━━━ ENTRIES PROVIDED ━━━
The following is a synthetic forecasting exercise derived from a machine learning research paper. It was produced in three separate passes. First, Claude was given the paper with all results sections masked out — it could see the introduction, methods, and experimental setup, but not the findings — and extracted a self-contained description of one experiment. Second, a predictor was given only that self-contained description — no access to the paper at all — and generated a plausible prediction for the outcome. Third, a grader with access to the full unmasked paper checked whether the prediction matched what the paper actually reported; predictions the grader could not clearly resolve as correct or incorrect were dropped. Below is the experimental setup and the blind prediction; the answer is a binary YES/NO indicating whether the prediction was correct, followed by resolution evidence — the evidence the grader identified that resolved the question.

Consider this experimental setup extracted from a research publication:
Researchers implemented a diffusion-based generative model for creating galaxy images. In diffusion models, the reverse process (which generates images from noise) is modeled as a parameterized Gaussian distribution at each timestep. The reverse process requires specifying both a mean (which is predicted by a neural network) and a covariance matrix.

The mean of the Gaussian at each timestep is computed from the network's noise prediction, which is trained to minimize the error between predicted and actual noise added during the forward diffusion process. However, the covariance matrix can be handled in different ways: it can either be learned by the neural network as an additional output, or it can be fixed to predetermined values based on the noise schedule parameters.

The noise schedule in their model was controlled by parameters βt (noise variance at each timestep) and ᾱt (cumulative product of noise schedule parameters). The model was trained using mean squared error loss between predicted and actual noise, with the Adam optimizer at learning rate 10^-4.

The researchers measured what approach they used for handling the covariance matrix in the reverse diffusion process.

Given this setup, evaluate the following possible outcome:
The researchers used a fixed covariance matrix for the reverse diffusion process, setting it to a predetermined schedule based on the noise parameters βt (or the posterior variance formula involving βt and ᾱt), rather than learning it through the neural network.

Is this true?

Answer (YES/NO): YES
━━━
- _REQUIREMENT_
From the records above, extract every entry verbatim.

- _RESPONSE BOX_
The following is a synthetic forecasting exercise derived from a machine learning research paper. It was produced in three separate passes. First, Claude was given the paper with all results sections masked out — it could see the introduction, methods, and experimental setup, but not the findings — and extracted a self-contained description of one experiment. Second, a predictor was given only that self-contained description — no access to the paper at all — and generated a plausible prediction for the outcome. Third, a grader with access to the full unmasked paper checked whether the prediction matched what the paper actually reported; predictions the grader could not clearly resolve as correct or incorrect were dropped. Below is the experimental setup and the blind prediction; the answer is a binary YES/NO indicating whether the prediction was correct, followed by resolution evidence — the evidence the grader identified that resolved the question.

Consider this experimental setup extracted from a research publication:
Researchers implemented a diffusion-based generative model for creating galaxy images. In diffusion models, the reverse process (which generates images from noise) is modeled as a parameterized Gaussian distribution at each timestep. The reverse process requires specifying both a mean (which is predicted by a neural network) and a covariance matrix.

The mean of the Gaussian at each timestep is computed from the network's noise prediction, which is trained to minimize the error between predicted and actual noise added during the forward diffusion process. However, the covariance matrix can be handled in different ways: it can either be learned by the neural network as an additional output, or it can be fixed to predetermined values based on the noise schedule parameters.

The noise schedule in their model was controlled by parameters βt (noise variance at each timestep) and ᾱt (cumulative product of noise schedule parameters). The model was trained using mean squared error loss between predicted and actual noise, with the Adam optimizer at learning rate 10^-4.

The researchers measured what approach they used for handling the covariance matrix in the reverse diffusion process.

Given this setup, evaluate the following possible outcome:
The researchers used a fixed covariance matrix for the reverse diffusion process, setting it to a predetermined schedule based on the noise parameters βt (or the posterior variance formula involving βt and ᾱt), rather than learning it through the neural network.

Is this true?

Answer (YES/NO): YES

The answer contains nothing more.